Have you ever wandered through a supermarket fruit and vegetable section, gazed at all the produce, but been completely clueless on what’s ‘en saison’? If you have, don’t worry – you’re probably not the only one!
Thanks to world-wide transportation, production, preservation and marketing networks, most products can now be found in supermarkets all year round.
For example, you might be able to find blueberries in the coldest depths of a northern hemisphere winter, but you can be sure that they’ve had a long journey all the way from South America to be there.
And their price tag will reflect that too – transatlantic travel costs of course mean that South American blueberries will be more expensive than local blueberries, picked and harvested when they are mature in our part of the world – that’s August and September in France.
French Markets, however, are quite unique and special.
One of the reasons we love them so much is they tend to stock just the freshest of seasonal produce – on these Markets, you can see the best of the Seasonal and Regional produce available. The Markets are packed with color and offer a stimulating sensory experience for visitors that will differ depending on the time of year and the location!

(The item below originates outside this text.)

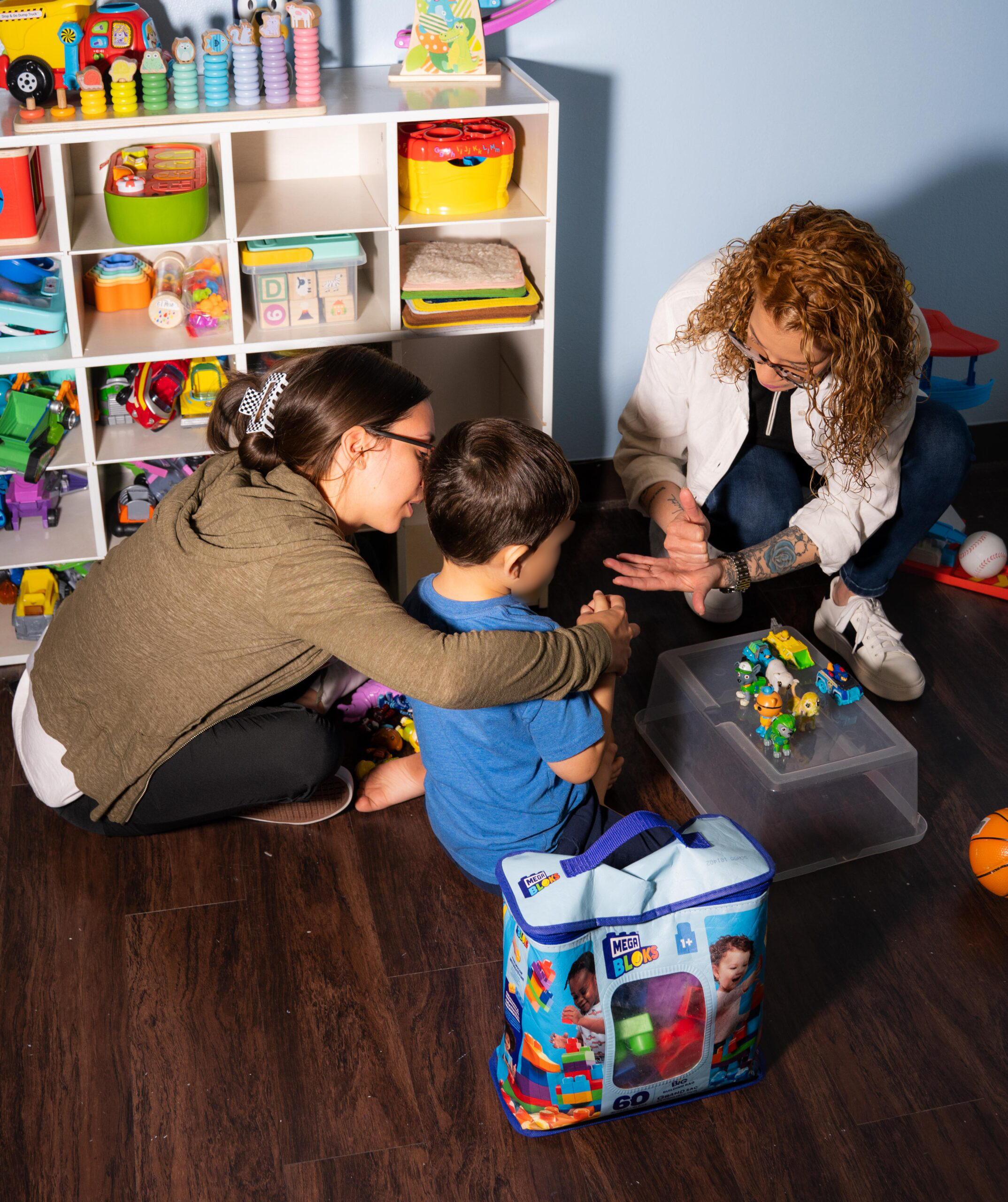 Center-Based ABA Therapy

With many people shopping entirely at their local market, the French are well versed on their seasonal produce – they know what to buy and when and this is reflected in their cuisine throughout the seasons.
We think it would be great if everyone cooked more seasonally! So to help get you started on your seasonal culinary exploration, we’ve put together a calendar of what’s good and when (including some of the not-so-obvious French translations!).

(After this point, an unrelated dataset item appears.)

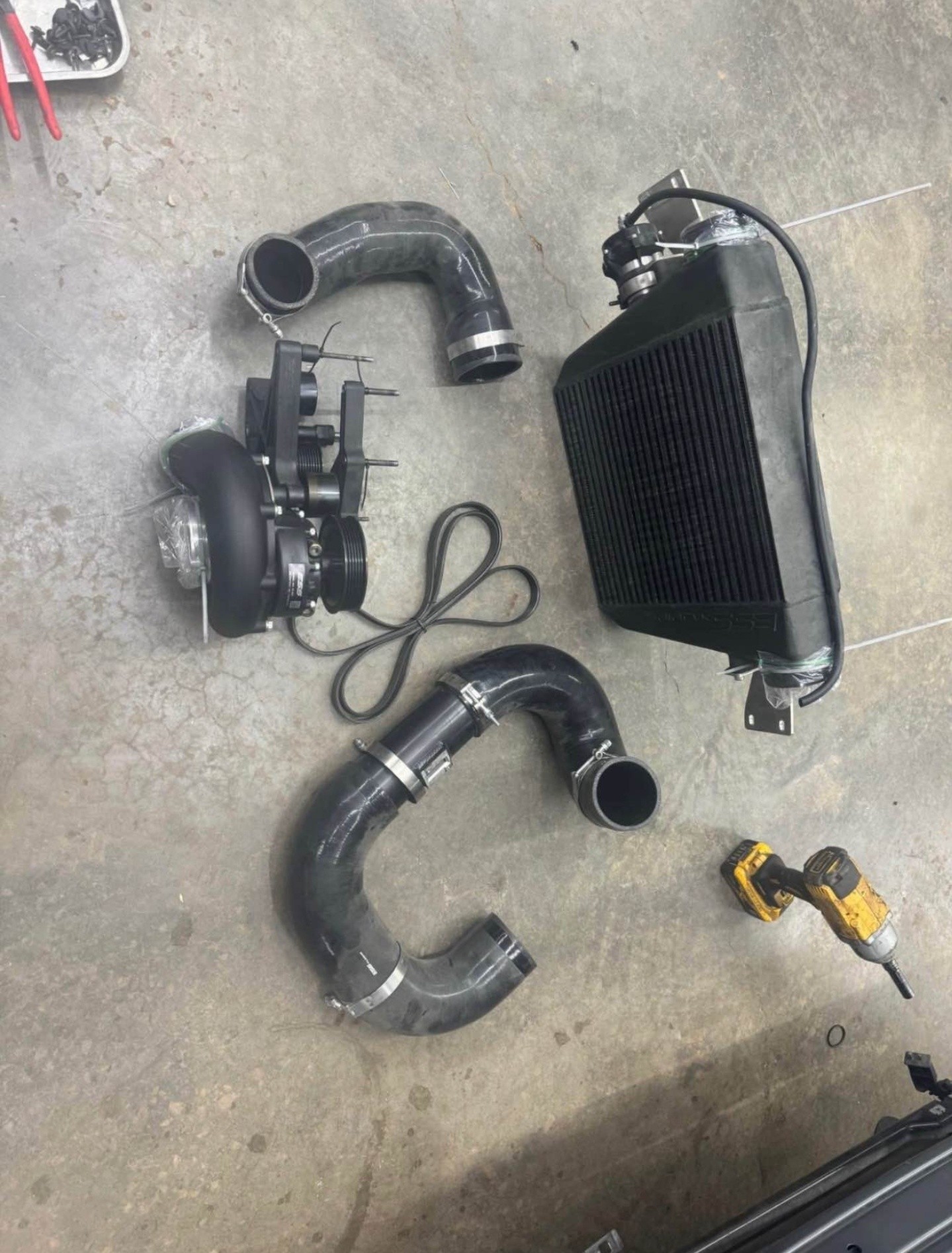 ess g3 s550 supercharger ess g3 s550 supercharger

One of the things we love about the Fall in France s that we start to see a beautiful selection of Roots - 'Légumes Racine' (Pannais, Tompinambour, Navet), a huge selection of Mushrooms (Chanterlle, Cèpes, Trumpet de la Mort, Pleurotes, etc) and tons of the items from the Squash family (Courge, Potimarron, Potiron) returning to the Market!

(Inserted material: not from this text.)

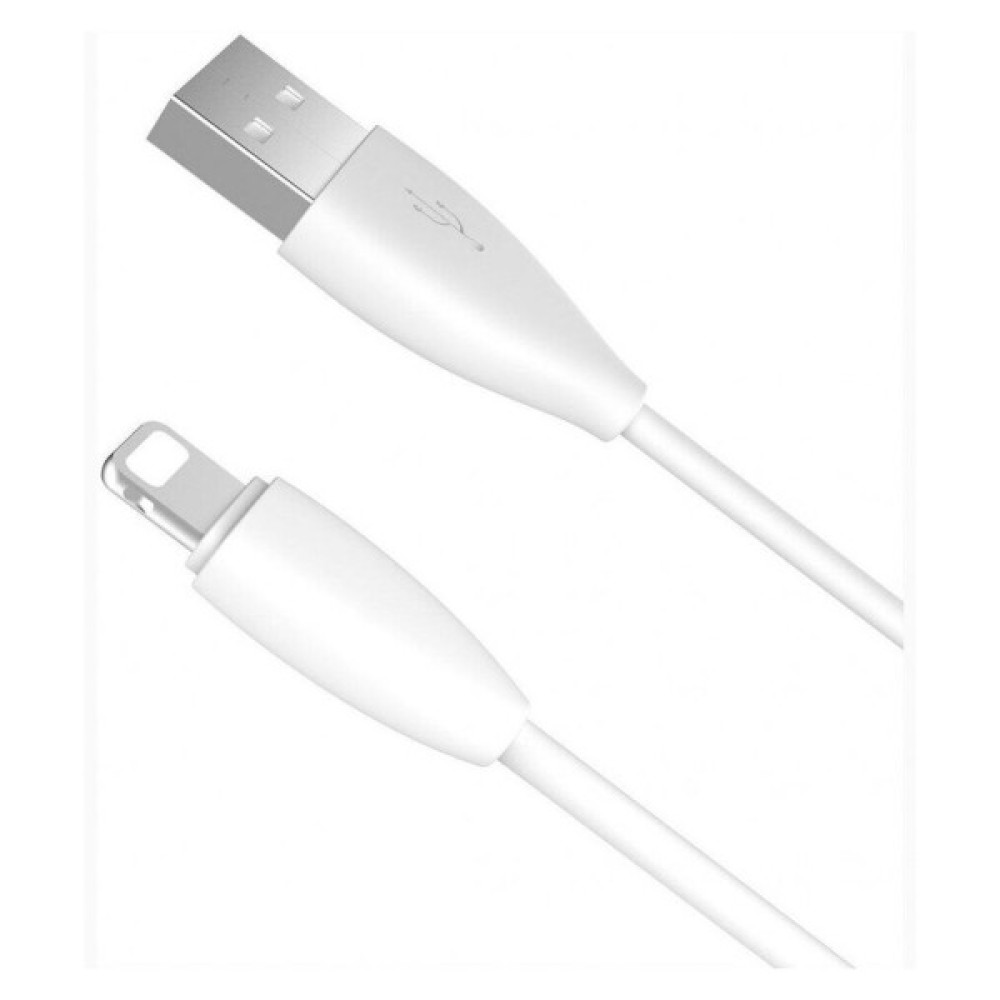 Дата кабель USB 2.0 AM to Lightning 1.2m 2.0A Baseus (CALMY-02)
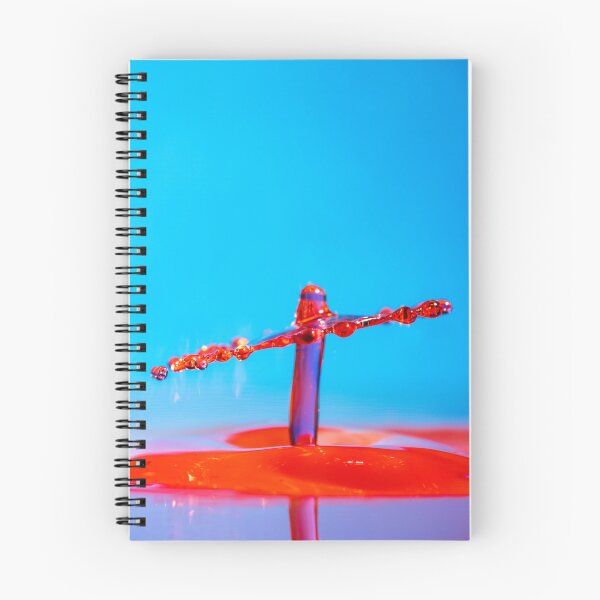 Item preview, Colourful splashing water droplets designed and sold by DesignBoard Photography.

So if you're planning on going to the market during the next months, you will find below a little list of ideas of what you should put in your shopping basket.
One of the seasonl recipes we love, is based on Asparagus.
As we always tell those with us, use your creativity and make the recipe yours!
Here you have a guideline for a spring side dish or starter.
Let your taste buds be your guide, however, tell us what you decided to add and how it turned out !
Asperges Sauce Mousseline
800 g asparagus
250 g unsalted butter
4 tablespoons water
4 egg yolks
salt and white pepper
juice of 1/2 lemon
75 ml heavy cream, whipped
Make an Hollandaise sauce: Clarify the butter.
Whisk the water and egg yolks in a small pan with a little salt and pepper. Whisk over low heat or in a bain-marie until the mixture is thick enough for the whisk to leave a trail. The base of the pan must never be more than hand-hot. Remove from the heat and whisk in the tepid butter, a few drops at a time. As the sauce thickens the butter can be added faster. When all the butter is added, stir in the lemon juice and adjust the seasoning.
Add the whipped cream.
Clean the asparagus; tie them up together with kitchen string.
Cook in a large saucepan in salted boiling water.
Check with a knife.
To serve, arrange some asparagus on a plate and top with some Sauce Mousseline.